Money Management and Trading Style of Victim-Blamer

January 13, 2010

Victims err by not understanding their own part in creating their fortune and misfortune, always seeing the outside world as the cause.

They tend to be watchful over their money, are mistrusting of large institutions, brokers, or anyone who may use them or take advantage of them.

Often suspicious of banks and other institutions, this type may keep their money outside of institutions altogether, preferring to invest in real estate or collectibles. They may also choose to keep their money in a home safe or other such hideout that provides them with the ultimate safety, even if their money earns no interest.

For those of this type who may invest online, handling losses of capital well is not their strong point. They tend to be moderate to conservative investors, do not make a lot of trades, and are very suspicious of taking investment advice from online web sites.

Those with a strain of the gambler mentality may try active trading.
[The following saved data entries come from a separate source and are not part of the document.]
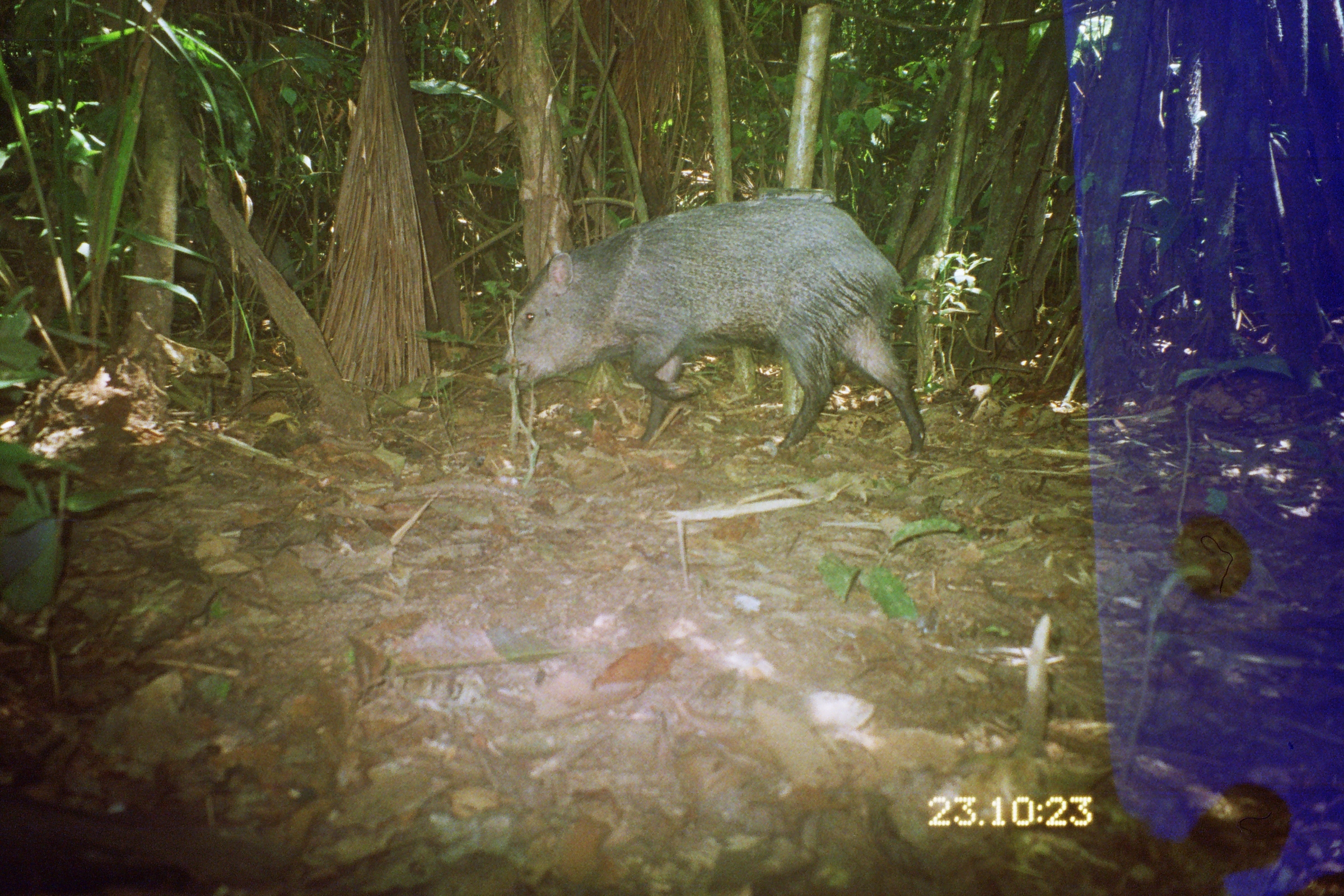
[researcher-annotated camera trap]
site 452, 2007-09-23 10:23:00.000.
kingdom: Animalia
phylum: Chordata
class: Mammalia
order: Artiodactyla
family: Tayassuidae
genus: Pecari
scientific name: Pecari tajacu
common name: collared peccary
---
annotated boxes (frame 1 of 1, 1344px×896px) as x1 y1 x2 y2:
pecari tajacu: 494 193 932 456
They are the ones you may see explode into rage in a day trading firm, throwing things, pounding keyboards, or yelling at their computer or “the market” when trades go against them.

The Victim-Blamer Type at Its Worst

The shocking case of Mark Barton, the day trader in Atlanta who walked into his two trading firms in the summer of 1999 and killed people because of his large losses, is the epitome of what may happen when the victim-blamer loses all control. The killer blamed the trading firm for his losses. In fact, it was when firm managers finally stepped in and took a responsible stand by refusing to allow him to trade any longer that he finally exploded.

This type should not trade online, as they simply are unable to assume the necessary responsibility for their actions. It would be better for them to deposit their money in a bank or put it in a brokerage money-mart account. The alternative would be to have a financial planner, accountant, or other money manager do their investing for them. In this way, they may feel entitled to blame the consultant if they end up unhappy with the return on the consultant’s choices. And, of course, they can always get psychological help to learn to grow up and assume their place as mature adults in the world.